● **JOB**:
Reproduce the stretch from the start of the records through the line containing "5. green needle", changing "uppermost" to "highest" and leaving everything else as it stands.

● **RECORD EXTRACTS**:
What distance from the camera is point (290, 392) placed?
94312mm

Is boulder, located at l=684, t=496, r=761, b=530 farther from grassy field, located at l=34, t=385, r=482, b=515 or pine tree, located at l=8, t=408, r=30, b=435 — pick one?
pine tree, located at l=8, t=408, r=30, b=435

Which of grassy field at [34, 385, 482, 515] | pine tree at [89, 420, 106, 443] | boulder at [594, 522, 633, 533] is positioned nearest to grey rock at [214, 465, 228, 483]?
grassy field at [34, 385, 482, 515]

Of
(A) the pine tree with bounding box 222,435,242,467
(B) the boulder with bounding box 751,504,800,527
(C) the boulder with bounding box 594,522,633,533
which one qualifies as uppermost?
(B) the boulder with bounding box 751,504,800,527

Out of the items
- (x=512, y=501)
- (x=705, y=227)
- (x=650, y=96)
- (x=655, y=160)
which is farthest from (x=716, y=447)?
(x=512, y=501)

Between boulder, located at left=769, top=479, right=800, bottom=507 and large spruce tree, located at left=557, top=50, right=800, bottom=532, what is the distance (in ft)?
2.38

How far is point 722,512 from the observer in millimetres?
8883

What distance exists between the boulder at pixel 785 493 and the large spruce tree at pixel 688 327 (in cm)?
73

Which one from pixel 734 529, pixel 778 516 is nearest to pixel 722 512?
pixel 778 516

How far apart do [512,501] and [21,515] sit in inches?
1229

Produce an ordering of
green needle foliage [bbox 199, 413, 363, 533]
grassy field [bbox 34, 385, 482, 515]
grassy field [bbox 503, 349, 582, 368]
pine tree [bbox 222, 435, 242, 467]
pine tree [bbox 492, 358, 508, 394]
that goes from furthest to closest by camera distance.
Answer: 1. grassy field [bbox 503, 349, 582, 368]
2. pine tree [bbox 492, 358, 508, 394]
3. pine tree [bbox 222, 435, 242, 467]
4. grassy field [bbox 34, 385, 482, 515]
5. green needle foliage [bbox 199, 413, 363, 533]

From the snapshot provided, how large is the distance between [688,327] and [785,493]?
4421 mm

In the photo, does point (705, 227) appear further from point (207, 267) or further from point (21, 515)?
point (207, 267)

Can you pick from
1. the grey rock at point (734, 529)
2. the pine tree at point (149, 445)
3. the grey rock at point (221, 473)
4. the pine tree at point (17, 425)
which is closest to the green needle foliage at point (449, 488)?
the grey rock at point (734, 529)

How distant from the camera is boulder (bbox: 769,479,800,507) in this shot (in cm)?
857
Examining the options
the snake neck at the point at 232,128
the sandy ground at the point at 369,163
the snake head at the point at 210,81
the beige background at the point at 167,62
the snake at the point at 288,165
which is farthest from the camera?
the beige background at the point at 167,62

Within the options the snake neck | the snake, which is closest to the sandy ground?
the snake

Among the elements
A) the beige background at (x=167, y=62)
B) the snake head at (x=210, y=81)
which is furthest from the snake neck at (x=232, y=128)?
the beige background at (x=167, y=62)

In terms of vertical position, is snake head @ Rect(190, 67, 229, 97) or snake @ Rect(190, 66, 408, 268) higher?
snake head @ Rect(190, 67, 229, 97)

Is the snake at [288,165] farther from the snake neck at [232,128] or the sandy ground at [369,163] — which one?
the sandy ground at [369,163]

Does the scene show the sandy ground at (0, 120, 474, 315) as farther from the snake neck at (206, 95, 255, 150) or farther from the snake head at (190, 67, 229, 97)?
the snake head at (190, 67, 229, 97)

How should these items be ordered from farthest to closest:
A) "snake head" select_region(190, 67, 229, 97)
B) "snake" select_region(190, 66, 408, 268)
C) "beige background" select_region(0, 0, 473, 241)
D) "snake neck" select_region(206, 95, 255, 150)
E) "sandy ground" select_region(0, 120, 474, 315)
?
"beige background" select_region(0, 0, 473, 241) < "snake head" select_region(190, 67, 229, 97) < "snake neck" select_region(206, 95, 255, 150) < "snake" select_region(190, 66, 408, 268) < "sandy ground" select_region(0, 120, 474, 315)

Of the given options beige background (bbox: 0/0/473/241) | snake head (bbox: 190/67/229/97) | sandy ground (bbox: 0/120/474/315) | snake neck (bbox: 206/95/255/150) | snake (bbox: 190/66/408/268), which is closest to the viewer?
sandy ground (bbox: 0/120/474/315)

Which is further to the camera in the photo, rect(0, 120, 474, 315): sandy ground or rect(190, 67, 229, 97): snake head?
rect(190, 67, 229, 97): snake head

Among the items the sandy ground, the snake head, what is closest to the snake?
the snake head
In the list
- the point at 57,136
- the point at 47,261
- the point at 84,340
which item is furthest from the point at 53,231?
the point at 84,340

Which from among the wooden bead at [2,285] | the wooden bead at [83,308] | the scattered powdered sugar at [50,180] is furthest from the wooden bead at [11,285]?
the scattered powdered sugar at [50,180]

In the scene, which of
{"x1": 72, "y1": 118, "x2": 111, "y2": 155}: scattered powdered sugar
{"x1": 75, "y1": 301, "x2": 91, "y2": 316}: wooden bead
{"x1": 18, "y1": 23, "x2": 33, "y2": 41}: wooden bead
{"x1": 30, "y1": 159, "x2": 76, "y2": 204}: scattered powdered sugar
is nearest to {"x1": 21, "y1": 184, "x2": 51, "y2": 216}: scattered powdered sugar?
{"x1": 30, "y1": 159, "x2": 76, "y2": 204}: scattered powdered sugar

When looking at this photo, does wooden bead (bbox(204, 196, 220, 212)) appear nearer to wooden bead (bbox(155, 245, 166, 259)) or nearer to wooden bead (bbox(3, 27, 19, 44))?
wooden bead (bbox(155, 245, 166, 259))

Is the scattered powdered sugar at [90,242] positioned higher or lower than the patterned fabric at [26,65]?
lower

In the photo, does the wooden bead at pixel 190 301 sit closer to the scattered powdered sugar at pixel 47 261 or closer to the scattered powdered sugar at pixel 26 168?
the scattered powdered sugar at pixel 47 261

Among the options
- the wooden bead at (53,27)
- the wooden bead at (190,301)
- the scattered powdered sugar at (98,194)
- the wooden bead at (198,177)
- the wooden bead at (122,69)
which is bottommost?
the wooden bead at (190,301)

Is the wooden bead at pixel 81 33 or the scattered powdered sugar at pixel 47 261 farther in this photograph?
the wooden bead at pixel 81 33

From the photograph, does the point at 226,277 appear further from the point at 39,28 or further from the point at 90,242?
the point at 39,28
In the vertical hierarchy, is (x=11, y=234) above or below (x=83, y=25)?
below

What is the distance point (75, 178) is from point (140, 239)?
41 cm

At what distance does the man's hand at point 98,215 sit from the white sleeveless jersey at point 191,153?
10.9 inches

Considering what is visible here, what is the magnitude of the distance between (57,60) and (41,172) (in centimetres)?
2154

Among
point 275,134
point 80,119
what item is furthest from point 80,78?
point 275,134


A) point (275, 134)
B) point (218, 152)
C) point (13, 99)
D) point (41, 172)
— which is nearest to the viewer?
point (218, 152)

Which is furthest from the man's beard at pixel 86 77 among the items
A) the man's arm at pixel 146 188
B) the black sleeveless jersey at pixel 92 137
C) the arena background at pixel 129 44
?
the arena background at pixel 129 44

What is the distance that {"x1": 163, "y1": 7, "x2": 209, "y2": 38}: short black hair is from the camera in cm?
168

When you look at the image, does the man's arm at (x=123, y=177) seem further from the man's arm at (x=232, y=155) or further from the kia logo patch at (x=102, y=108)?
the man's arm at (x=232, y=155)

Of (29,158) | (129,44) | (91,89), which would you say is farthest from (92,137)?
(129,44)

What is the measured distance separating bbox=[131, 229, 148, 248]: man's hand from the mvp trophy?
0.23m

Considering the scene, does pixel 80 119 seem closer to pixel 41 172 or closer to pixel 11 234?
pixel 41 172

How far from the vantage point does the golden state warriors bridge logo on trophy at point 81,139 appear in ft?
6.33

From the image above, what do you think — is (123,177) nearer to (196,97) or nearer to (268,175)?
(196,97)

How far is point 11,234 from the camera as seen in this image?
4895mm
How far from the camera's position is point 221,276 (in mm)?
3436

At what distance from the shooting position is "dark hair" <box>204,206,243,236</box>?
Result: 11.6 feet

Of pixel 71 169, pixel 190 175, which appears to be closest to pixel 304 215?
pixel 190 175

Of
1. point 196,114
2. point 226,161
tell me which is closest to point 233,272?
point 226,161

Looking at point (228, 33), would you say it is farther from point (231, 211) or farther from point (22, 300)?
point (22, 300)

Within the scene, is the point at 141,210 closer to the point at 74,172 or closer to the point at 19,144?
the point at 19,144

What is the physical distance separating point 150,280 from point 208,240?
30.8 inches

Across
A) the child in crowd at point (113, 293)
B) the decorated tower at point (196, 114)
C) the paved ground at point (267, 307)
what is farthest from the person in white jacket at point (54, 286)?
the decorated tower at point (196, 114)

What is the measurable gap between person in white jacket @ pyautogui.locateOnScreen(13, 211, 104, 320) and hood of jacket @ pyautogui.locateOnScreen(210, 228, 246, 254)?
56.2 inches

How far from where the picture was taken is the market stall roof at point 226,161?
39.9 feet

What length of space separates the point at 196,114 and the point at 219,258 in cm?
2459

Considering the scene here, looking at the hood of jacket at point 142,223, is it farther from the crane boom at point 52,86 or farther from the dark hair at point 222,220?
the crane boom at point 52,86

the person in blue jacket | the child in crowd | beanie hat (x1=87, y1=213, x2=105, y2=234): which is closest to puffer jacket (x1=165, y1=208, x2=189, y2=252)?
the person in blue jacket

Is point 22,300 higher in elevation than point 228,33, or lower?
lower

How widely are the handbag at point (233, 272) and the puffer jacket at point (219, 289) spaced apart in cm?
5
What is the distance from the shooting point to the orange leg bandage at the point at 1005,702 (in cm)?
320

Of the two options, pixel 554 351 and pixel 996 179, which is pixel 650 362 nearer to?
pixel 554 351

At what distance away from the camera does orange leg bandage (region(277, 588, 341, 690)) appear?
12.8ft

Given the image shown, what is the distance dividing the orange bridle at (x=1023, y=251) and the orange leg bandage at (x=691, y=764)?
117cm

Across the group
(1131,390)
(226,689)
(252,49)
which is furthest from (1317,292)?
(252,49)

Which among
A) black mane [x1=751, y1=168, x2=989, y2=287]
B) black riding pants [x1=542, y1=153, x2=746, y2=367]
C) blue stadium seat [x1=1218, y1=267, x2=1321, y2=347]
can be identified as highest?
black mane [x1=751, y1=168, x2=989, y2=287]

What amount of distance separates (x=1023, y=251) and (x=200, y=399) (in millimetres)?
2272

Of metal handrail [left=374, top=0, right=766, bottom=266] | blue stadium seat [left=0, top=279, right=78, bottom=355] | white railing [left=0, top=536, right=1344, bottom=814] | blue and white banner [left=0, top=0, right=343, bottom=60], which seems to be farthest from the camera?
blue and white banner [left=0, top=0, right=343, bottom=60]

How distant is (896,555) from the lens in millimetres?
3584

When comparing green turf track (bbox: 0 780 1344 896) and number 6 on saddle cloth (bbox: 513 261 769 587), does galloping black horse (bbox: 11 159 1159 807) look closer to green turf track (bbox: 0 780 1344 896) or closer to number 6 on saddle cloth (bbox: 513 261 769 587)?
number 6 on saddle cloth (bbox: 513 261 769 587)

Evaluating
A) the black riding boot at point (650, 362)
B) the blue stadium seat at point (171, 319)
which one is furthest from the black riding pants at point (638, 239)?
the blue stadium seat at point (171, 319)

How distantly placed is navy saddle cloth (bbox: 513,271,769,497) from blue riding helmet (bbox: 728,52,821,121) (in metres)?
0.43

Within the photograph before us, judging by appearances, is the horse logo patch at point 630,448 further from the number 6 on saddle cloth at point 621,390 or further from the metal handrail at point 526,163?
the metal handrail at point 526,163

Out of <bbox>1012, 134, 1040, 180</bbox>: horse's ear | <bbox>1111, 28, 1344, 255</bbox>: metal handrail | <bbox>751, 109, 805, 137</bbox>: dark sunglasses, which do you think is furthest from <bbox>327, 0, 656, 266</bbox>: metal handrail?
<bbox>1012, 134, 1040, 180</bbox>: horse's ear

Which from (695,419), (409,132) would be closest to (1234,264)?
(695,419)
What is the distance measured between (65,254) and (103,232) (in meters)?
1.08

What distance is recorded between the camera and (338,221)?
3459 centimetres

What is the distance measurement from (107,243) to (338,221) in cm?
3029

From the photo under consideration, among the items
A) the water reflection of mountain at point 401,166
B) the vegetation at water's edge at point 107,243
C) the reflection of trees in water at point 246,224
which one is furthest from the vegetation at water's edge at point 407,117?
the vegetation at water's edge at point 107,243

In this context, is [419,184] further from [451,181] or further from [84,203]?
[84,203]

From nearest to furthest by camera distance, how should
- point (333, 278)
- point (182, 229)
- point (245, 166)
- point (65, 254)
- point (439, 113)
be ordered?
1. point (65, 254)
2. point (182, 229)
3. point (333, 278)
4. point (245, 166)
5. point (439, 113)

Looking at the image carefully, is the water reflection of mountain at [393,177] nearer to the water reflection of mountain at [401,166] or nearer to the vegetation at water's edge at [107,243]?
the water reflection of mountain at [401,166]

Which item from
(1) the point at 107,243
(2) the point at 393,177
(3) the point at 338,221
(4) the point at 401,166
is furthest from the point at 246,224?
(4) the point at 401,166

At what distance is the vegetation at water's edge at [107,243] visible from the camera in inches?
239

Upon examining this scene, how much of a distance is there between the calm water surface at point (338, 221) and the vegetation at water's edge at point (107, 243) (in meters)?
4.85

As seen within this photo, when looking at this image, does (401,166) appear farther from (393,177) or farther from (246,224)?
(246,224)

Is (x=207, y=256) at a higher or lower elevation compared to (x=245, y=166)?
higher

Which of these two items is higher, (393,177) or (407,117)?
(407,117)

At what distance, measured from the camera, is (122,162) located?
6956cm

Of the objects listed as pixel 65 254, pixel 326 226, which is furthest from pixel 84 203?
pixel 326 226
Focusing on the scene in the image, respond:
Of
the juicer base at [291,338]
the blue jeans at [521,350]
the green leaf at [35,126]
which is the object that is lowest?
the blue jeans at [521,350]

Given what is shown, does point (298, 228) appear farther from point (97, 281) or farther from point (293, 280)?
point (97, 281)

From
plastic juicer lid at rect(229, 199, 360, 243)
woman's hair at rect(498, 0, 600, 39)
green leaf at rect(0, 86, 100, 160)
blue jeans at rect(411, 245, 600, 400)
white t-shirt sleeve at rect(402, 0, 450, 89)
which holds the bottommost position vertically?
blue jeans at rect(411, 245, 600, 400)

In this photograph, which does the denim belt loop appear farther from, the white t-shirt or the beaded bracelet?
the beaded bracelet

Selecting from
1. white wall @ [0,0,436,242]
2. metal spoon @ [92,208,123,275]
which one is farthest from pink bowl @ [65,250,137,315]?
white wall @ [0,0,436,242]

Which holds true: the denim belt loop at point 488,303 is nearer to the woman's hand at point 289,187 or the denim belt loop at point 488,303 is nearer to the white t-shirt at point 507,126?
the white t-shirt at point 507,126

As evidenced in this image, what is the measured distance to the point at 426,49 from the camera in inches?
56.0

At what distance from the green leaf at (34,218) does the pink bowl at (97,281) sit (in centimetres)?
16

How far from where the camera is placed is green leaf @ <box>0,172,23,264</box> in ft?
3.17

● **RESULT OF THE EXERCISE**:
What distance from the camera is point (290, 392) placed?
94312mm

Is boulder, located at l=684, t=496, r=761, b=530 farther from grassy field, located at l=34, t=385, r=482, b=515 or pine tree, located at l=8, t=408, r=30, b=435 — pick one?
pine tree, located at l=8, t=408, r=30, b=435

Which of grassy field at [34, 385, 482, 515] | pine tree at [89, 420, 106, 443] | boulder at [594, 522, 633, 533] is positioned nearest to grey rock at [214, 465, 228, 483]?
grassy field at [34, 385, 482, 515]

Of
(A) the pine tree with bounding box 222,435,242,467
(B) the boulder with bounding box 751,504,800,527
(C) the boulder with bounding box 594,522,633,533
which one qualifies as highest?
(B) the boulder with bounding box 751,504,800,527

Out of the items
- (x=512, y=501)
- (x=705, y=227)
- (x=650, y=96)
- (x=655, y=160)
which is farthest from (x=716, y=447)?
(x=512, y=501)

Between boulder, located at left=769, top=479, right=800, bottom=507 and large spruce tree, located at left=557, top=50, right=800, bottom=532, what is the distance (in ft)?
2.38

How far is point 722,512 from the observer in millimetres?
8883

What distance exists between the boulder at pixel 785 493 and the large spruce tree at pixel 688 327 (in cm)?
73

Which one from pixel 734 529, pixel 778 516 is nearest to pixel 722 512?
pixel 778 516

How far apart do [512,501] and [21,515] sit in inches?
1229

Produce an ordering of
green needle foliage [bbox 199, 413, 363, 533]
grassy field [bbox 34, 385, 482, 515]
grassy field [bbox 503, 349, 582, 368]
pine tree [bbox 222, 435, 242, 467]
pine tree [bbox 492, 358, 508, 394]
that goes from furthest to closest by camera distance.
Answer: 1. grassy field [bbox 503, 349, 582, 368]
2. pine tree [bbox 492, 358, 508, 394]
3. pine tree [bbox 222, 435, 242, 467]
4. grassy field [bbox 34, 385, 482, 515]
5. green needle foliage [bbox 199, 413, 363, 533]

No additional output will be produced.